Re: memguard for mbufs (fwd)

From: Mike Silbersack <silby_at_silby.com>
Date: Mon, 27 Jun 2005 22:14:15 -0500 (CDT)
Here's a note I just sent to the people who have been experiencing "memory 
used after free" panics - if you're also affected, please try the 
described change as well.

Thanks,

Mike "Silby" Silbersack

---------- Forwarded message ----------
Date: Mon, 27 Jun 2005 22:13:21 -0500 (CDT)
From: Mike Silbersack <silby_at_silby.com>
To: Peter Holm <peter_at_holm.cc>
Cc: Andrey Chernov <ache_at_freebsd.org>, Thierry Herbelot <thierry_at_herbelot.com>
Subject: Re: memguard for mbufs


On Mon, 27 Jun 2005, Peter Holm wrote:

> On Mon, Jun 27, 2005 at 04:21:54AM -0500, Mike Silbersack wrote:
> 
>> 
>> When memguard trips (which I did test with a trivial mbuf overwrite),
>> it'll immediately trap and enter ddb - there will be no helpful message
>> about use after free or anything.  So, when that happens, take a trace.
>> Hopefully everyone will report the same backtrace, and we'll have our
>> culprit. :)
>> 
> 
> I have now been stress testing for 0+04:10:05 without any panics.
> 
> I'll let the test run the nite over.
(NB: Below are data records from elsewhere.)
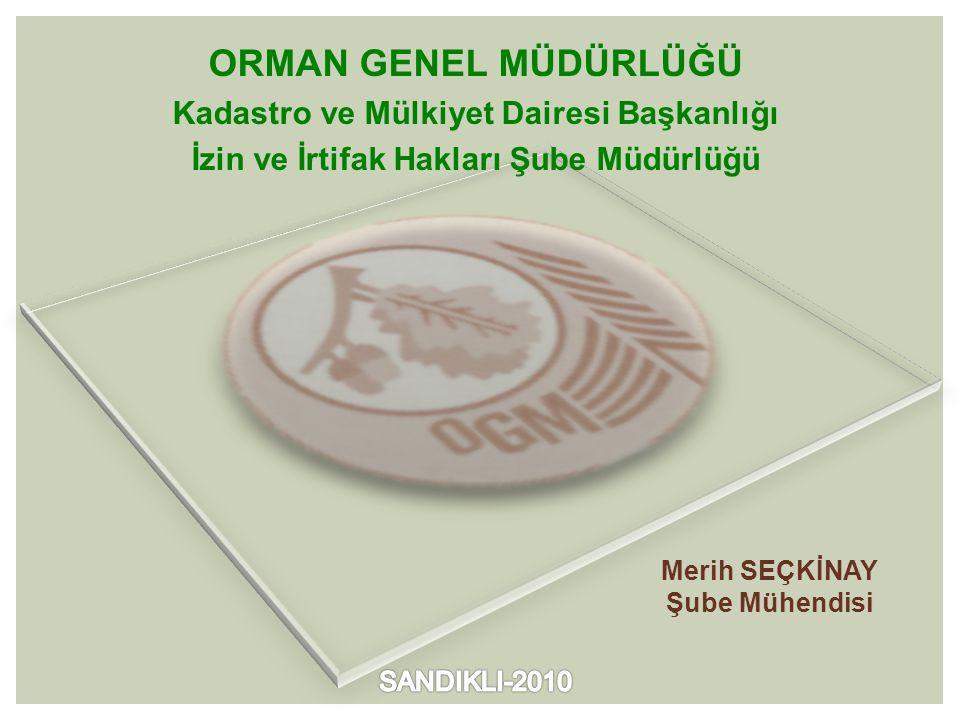 ORMAN GENEL MÜDÜRLÜĞÜ Kadastro ve Mülkiyet Dairesi Başkanlığı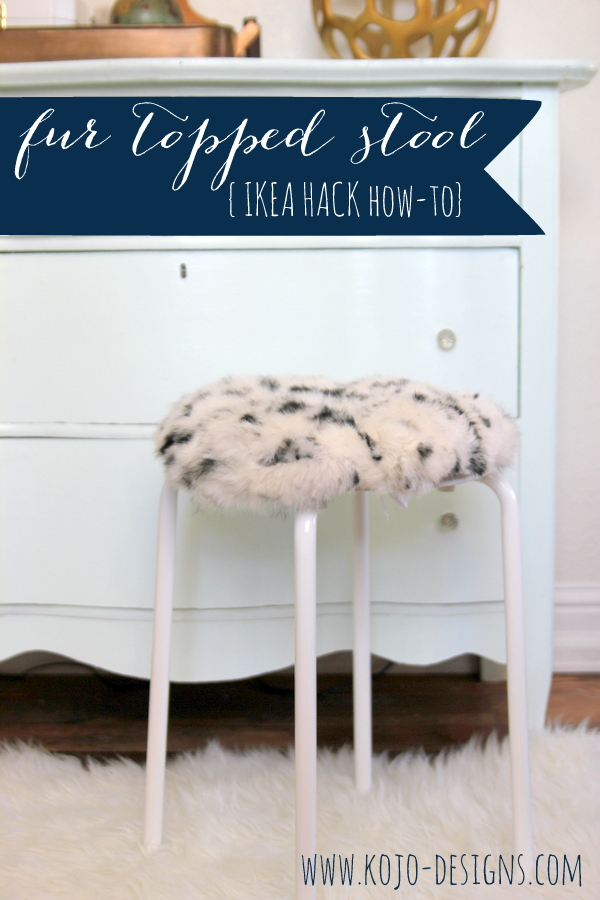 IKEA hack- faux fur topped stool tutorial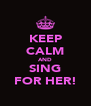KEEP CALM AND SING FOR HER! - Personalised Poster A4 size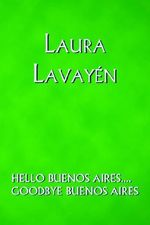 Hello Buenos Aires... : Goodbye Buenos Aires - Laura Lavayen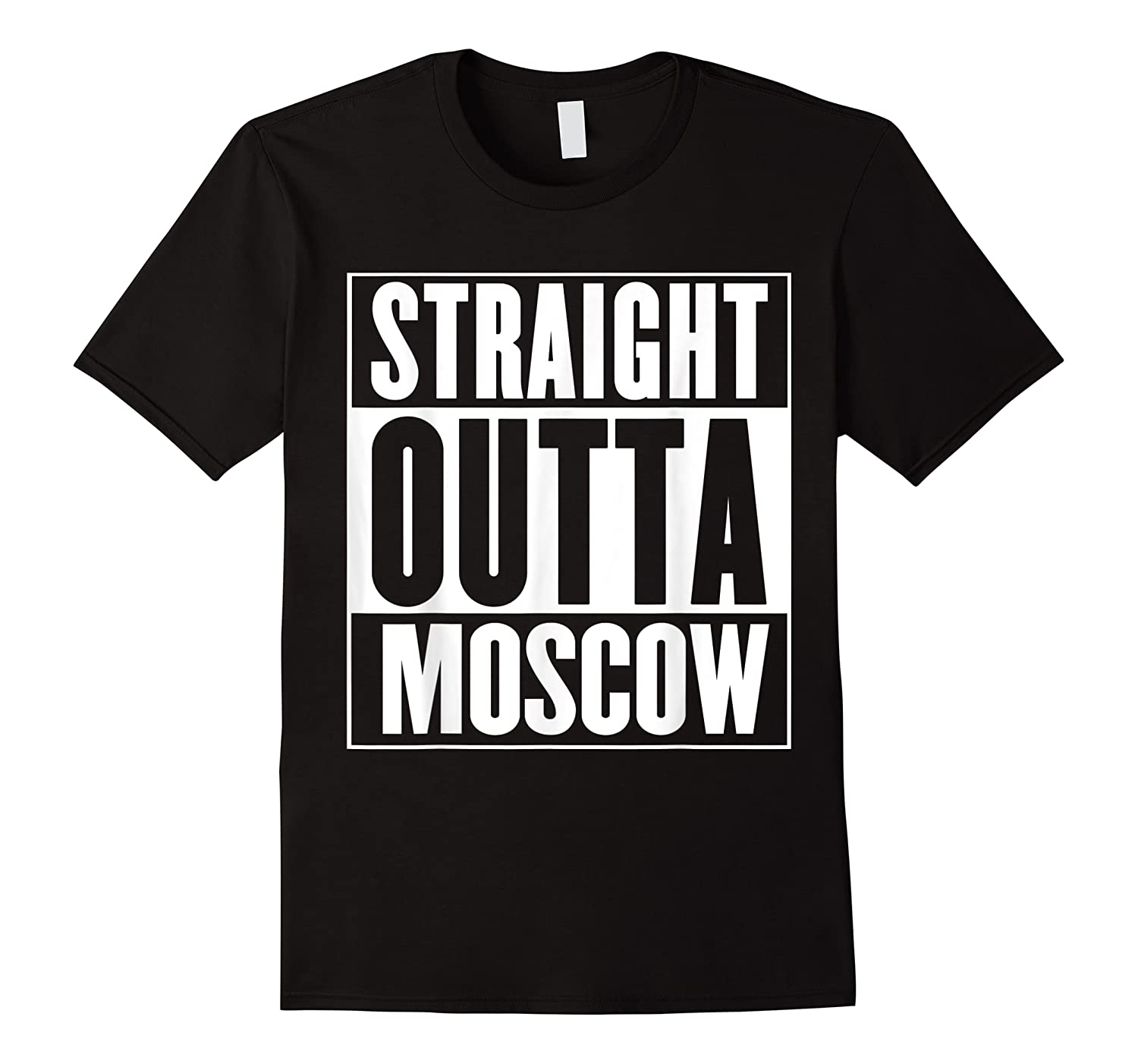 Straight Outta Moscow Shirts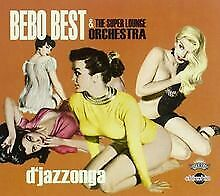 D' Jazzonga von Bebo Best and the Super Lounge Orches... | CD | Zustand sehr gut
If I still don't get a panic I
> plan to add a second NIC and revert to the previous kernel. This may
> tell if the problem is related to the rl driver or not.
> 
> - Peter

Well, there's a reason for that.  Bosko doublechecked my original mbuf use 
after free patch and found an error.  I'll provide a "manual patch", since this 
is a three line change.

Go into kern_mbuf.c, and find the procedure mb_fini_pack:

static void
mb_fini_pack(void *mem, int size)
{
         struct mbuf *m;

         m = (struct mbuf *)mem;
#ifdef INVARIANTS
         trash_fini(m->m_ext.ext_buf, MCLBYTES);
#endif
         uma_zfree_arg(zone_clust, m->m_ext.ext_buf, NULL);
         m->m_ext.ext_buf = NULL;
         mbstat.m_mclusts += 1;  /* XXX */
#ifdef INVARIANTS
         trash_fini(mem, size);
#endif
}

Add those last three lines in, and everything should be peachy.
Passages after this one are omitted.